Residents say their Surrey neighbourhood is overrun by rats

Dec 19 2017, 7:28 pm

Surrey is full of rats. Or, at least that’s how it seems to some residents in Newton, who are increasingly frustrated with the growing rodent population.

Dan Goy told The Province he has filed complaints with Fraser Health in response to the rampant rat problem in his community, and he has even set up traps to catch the critters, and urged his dogs to nab the rodents, too.

Goy believes the problem stems back to several weeks ago when he spotted a resident providing the rats with plenty to eat; he describes having seen a neighbour “heaving food out the window,” to the animals. While some of his neighbours have approached the resident they believe is feeding the rats, Goy told CBC’s On The Coast Wednesday he had not personally confronted the resident about the matter.

The rats have been spotted during the daytime, “running all over front lawns in the neighbourhood,” and prompting people to stop to take photos of the unusual activity.

The rat infestation has revealed a gap between the power of local authorities; while Fraser Health is responsible for responding to complaints, they are limited in their powers by the City of Surrey’s bylaw about animal infestations.

Tasleem Juma from Fraser Health told The Province they dispatched a health officer to the home in question and informed the occupant that feeding the animals was problematic, but that Surrey does not provide for their agency to intervene in such a case.
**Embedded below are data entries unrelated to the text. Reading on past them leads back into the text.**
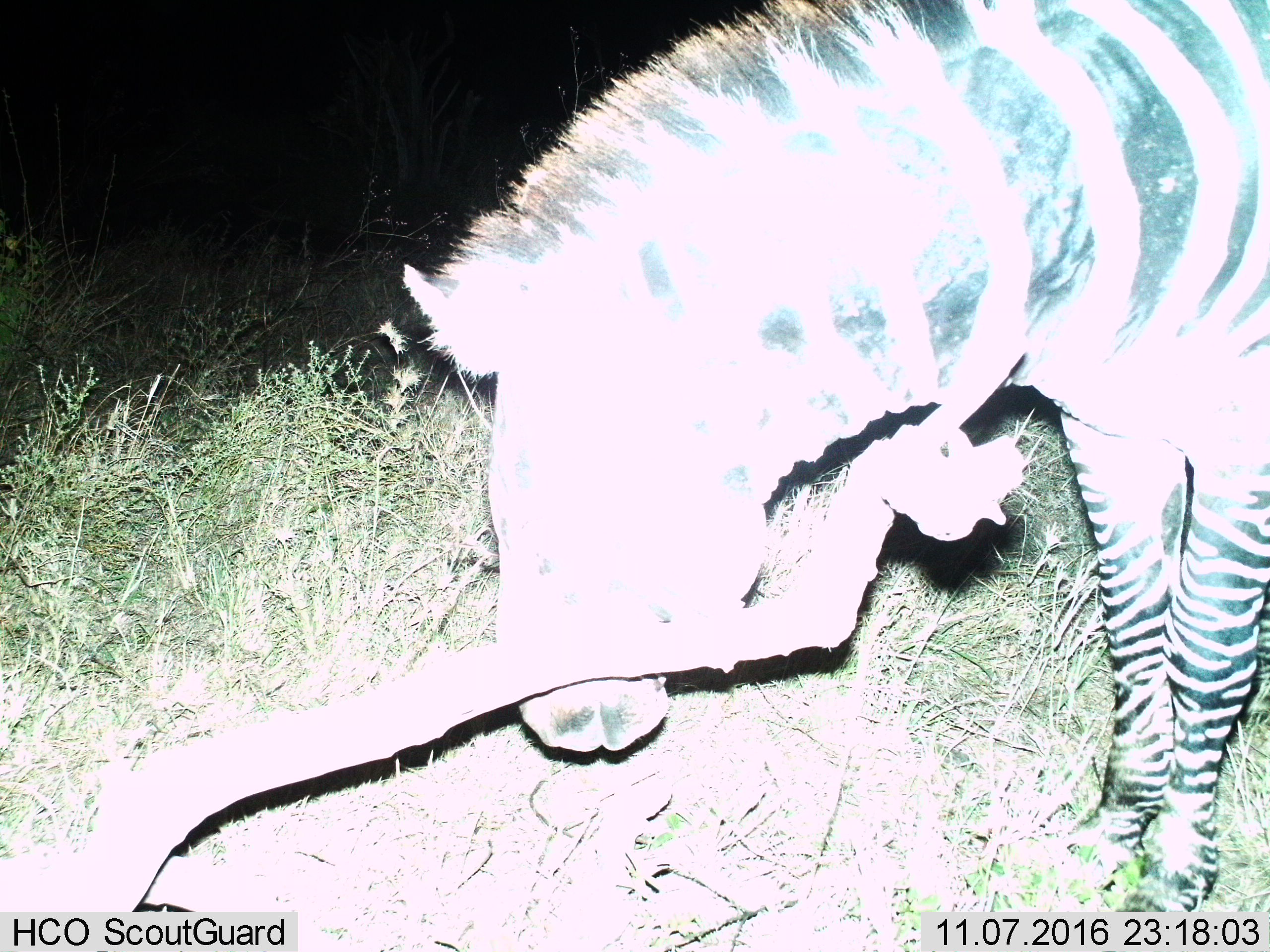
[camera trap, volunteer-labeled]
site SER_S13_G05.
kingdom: Animalia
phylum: Chordata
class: Mammalia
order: Perissodactyla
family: Equidae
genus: Equus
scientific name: Equus quagga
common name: plains zebra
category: zebraplains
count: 1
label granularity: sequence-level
Jaspreet Rehal, Surrey’s Manager of Bylaws & Licensing Service, acknowledges the bylaw in question needs an update, and hopes to accomplish that by this fall.

Rehal told Vancity Buzz via email the City is discussing the matter with Fraser Health and looking into options to address the immediate infestation issue.

What can Surrey residents do to ensure they do not attract rodents to their homes? Rehal said: “We ask all residents to keep their properties clean and secure their garbage, in addition we ask them to not feed wildlife.”